Terrified at the prospect of the fog reaching and corrupting us as it had every other thing it touched, I mouthed to Sandy “We need to go”. Her wide eyes met mine and she nodded shakily. We moved as slowly and silently as our present state would allow, creeping further into the forest and using the mountain to keep us on track. We inched along painfully for what felt like hours under the constant threat of the slowly dimming ringing, occasionally catching glimpses of the headless corpse and gashadokuro standing guard on the shore. Eventually we moved far enough away that we risked increasing our pace. When the ringing continued to decrease we moved as fast as possible in the direction we thought the old pilgrimage path was and after a gruelling hour we finally found it.

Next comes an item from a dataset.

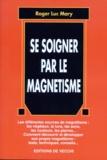 Roger-Luc Mary - Se soigner par le magnétisme.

Exhausted we made our way back to the road and flagged down a local for help. Back once more in civilisation Sandy and I concocted a more believable version of our story and presented it to the local police to explain Yukiko’s disappearance, saying we had become separated from her in the woods when the weather became extreme. The police let us go and we returned to our hotel room where we slept away the horrors of the day.

Sandy won’t talk about what happened but I haven’t been able to stop thinking about it. The last thing we heard Yukiko say was “Yomi”. I’ve since learnt that this is the name for the Shinto underworld and it was supposedly connected to our world before being sealed off with a boulder by an ancient god. I’ve been watching a lot of TV while we recover and I’ve seen what look like local news reports of a strange fog spreading around the area we visited. With the portal open and no gods to be seen, who will save us from the fury of the dead this time?